**TASK DESCRIPTION:** From the excerpt on EU duties against U.S. biodiesel, extract word for word the passage starting with "The amount of" and going on through "range as well.".

**EXCERPT TO READ:**
..........

Manning Feraci, VP of federal affairs with NBB, said: "This is a flawed decision. The imposition of provisional duties is nothing more than a politically expedient effort to appease the protectionist whims of the European biodiesel industry and is inconsistent with the European Union's (EU) World Trade Organization (WTO) obligations. This sets a dangerous precedent for global commerce. It is important to remember that this is an interim step in the ongoing investigations. To comply with WTO rules, the EC must prove that harm is being caused to the EU industry before duties are imposed. This simply is not the case, and the EC has data before it clearly demonstrating that the European biodiesel industry has not been harmed by U.S. competition. In fact, some EU companies have fared quite well. For those that have not, it is factors unrelated to U.S. competition bad business models; high feedstock costs; and detrimental EU member state policy- that are to blame. Hopefully, the EC will now take more time to fully consider the evidence before it and render a final decision later this year that is consistent with the facts and the EU's WTO obligations."

The amount of the duties, which are temporary until a final decision is reached within six months, range from 260 Euros (approximately $339) per metric ton (approximately 300 gallons) on Archer Daniels Midland, to 410 Euros (approximately $533 dollars) per metric ton (approximately 300 gallons) on Peter Cremer North America. Cargill, Imperium Renewables, Green Earth Energy Fuels, and World Energy Alternatives fall somewhere in that range as well.

..........

Source data:
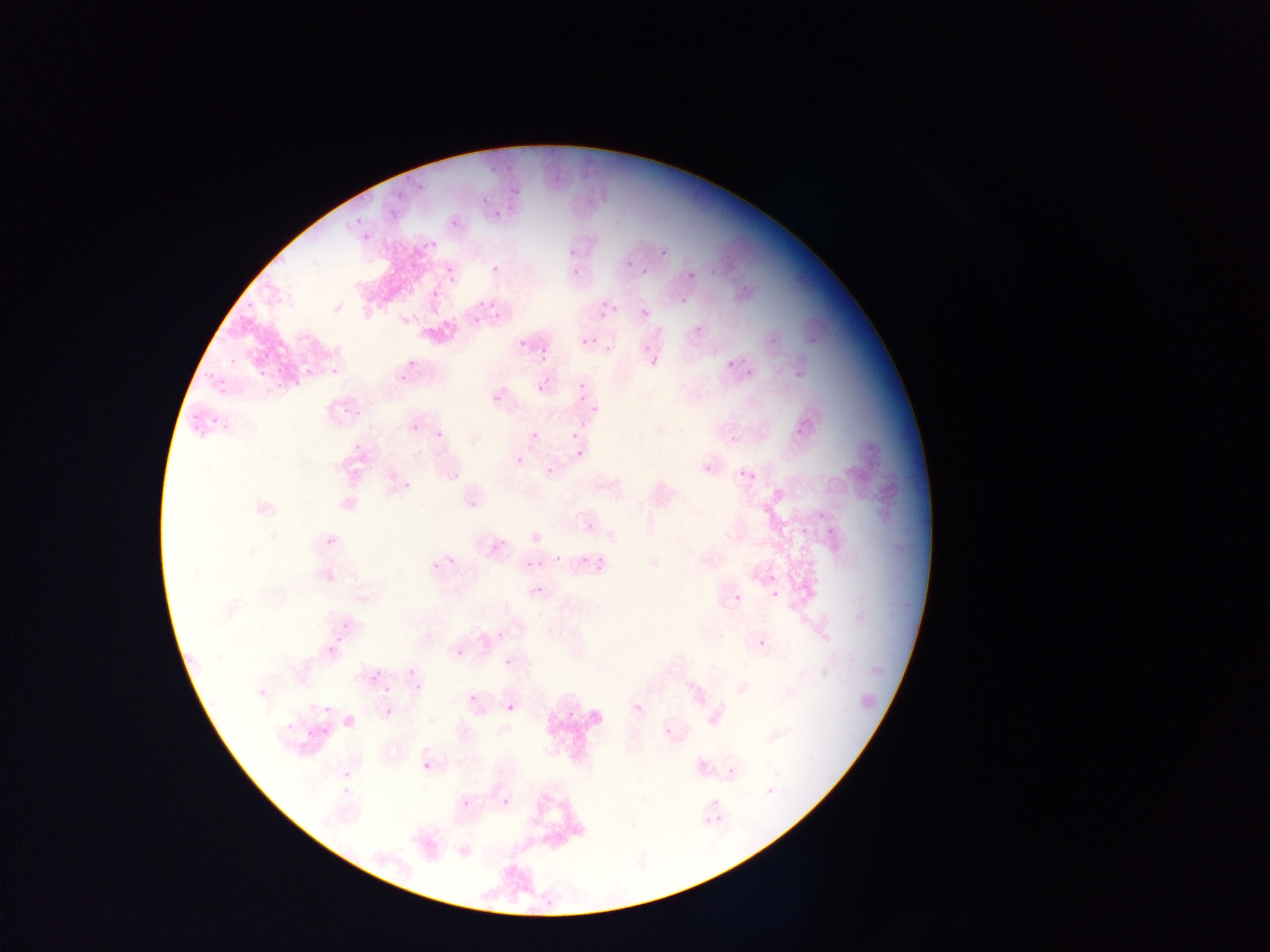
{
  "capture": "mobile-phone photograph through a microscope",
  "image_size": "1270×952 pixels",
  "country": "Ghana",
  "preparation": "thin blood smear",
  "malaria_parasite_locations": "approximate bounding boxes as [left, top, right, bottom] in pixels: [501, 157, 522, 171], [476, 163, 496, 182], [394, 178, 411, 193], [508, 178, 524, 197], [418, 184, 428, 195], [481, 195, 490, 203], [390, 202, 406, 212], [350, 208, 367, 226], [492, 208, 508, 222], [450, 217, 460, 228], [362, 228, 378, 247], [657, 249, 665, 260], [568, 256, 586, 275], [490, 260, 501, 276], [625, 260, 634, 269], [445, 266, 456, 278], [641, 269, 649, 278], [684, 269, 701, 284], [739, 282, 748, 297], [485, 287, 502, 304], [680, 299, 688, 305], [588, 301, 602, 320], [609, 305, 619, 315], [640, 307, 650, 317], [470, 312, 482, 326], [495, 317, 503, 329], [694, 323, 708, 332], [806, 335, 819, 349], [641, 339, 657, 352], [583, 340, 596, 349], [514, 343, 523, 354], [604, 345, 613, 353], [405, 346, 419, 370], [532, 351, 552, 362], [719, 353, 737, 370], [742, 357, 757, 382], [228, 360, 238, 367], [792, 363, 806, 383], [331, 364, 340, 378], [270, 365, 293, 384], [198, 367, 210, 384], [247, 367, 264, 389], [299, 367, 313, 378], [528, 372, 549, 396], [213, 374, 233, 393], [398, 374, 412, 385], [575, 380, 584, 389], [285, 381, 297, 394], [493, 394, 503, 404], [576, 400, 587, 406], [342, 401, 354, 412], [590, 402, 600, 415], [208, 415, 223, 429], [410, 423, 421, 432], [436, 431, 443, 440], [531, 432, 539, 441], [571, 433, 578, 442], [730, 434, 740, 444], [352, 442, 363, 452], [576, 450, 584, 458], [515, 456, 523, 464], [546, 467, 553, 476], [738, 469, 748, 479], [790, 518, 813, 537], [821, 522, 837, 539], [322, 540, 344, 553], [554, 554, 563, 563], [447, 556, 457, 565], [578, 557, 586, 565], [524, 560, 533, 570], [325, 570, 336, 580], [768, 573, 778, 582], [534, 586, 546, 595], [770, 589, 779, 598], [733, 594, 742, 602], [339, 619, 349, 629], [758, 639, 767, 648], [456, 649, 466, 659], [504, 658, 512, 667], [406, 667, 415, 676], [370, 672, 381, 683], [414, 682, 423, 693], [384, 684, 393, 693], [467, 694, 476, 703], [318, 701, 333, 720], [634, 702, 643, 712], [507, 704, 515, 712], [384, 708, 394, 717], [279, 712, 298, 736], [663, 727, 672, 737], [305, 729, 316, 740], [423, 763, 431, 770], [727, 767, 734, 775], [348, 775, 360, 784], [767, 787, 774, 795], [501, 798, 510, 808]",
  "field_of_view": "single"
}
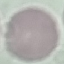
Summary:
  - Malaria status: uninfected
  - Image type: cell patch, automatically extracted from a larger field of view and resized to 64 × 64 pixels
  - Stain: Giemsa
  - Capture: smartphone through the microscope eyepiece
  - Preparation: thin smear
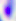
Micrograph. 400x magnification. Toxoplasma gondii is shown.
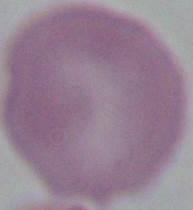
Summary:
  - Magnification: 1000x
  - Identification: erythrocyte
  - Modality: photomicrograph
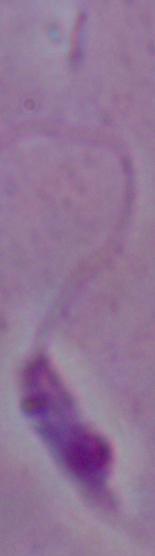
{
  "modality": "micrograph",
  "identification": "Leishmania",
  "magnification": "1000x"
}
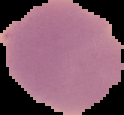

..........

**EXERCISE OUTPUT:**
The amount of the duties, which are temporary until a final decision is reached within six months, range from 260 Euros (approximately $339) per metric ton (approximately 300 gallons) on Archer Daniels Midland, to 410 Euros (approximately $533 dollars) per metric ton (approximately 300 gallons) on Peter Cremer North America. Cargill, Imperium Renewables, Green Earth Energy Fuels, and World Energy Alternatives fall somewhere in that range as well.